Note: This section mainly considers projects that are developed using a rapid authoring tool like Adobe Captivate and Articulate Studio.

After the requirement gathering phase, create a scope document and estimates. To execute the project appropriately, you can build a project plan based on the estimates.

During The Project

When you start working on the project, please ensure that you consider the following points:

  • If you are using a screen capturing tool, before capturing, check if you are using the recommended browser.
  • Set the resolution that suits the application and covers most of the features. Share few samples with different resolutions with the client. Get confirmation from the client on the resolution, voice (male/female), play bar controls, highlight box style, text caption style, and TOC settings. You can use the styles according to the approved sample for your project.
  • If multiple people are working on the project:
    • Create and share a standards document to maintain consistency across the projects:
    • Create and share common slides that will be used in the project.
    • Create and share templates and styles.
    • Discuss and come to a consensus for consistency pertaining to style for writing narration script.
  • Create a schedule for your project and book a review schedule of the editor or QA person.
  • Ensure that you:- Incorporate technical review comments and editorial review comments:
    • Share the output files in preferred output format (such as HTML or MP4) with the client.
    • Educate the client regarding accessing the output files.
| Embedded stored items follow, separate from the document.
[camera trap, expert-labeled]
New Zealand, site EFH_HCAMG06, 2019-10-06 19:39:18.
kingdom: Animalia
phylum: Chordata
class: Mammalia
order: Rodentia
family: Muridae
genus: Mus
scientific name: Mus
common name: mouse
For example, if your client doesn’t’ know how to access the HTML output, you can add this note for him. ‘The folder contains htm, swf, and the supporting js file. Double click the .htm file to play the video in a browser’.
  • If a graphic designer is going to be involved:- Work on the storyboard and share that with the client and get it approved:
    • Share the approved storyboard with the designer.
    • Have a discussion with the designer while developing the video.
    • Give some references of images to be bought from the royalty free image purchasing site for purchasing the appropriate images or graphics required for the project.
    • Check if the output is going to be made available on mobile devices.

Post Project

After you share the deliverables with the client, make sure that you upload the source files, scripts, output files, style guides, references, assets, and templates used for the project to the repository.

Note:

Many a times Instructional Designers may need to work on short instructional videos, product demonstrations, simulations, explanatory videos, and promotional videos, in addition to working on Instructor Led Trainings, Web Based Trainings, and mobile learning nuggets. These small videos are popular amongst users as they facilitate informal learning. Through this article, by means of a scenario, I shared few tips that would help newbie instructional designers to create and deliver instructional videos avoiding clashes and time crunch at the later stages while working on the rapid video development projects. I understand that this may not be the complete list, hence feel free to add tips, questions, and checklists or share your experiences which may further help newbies.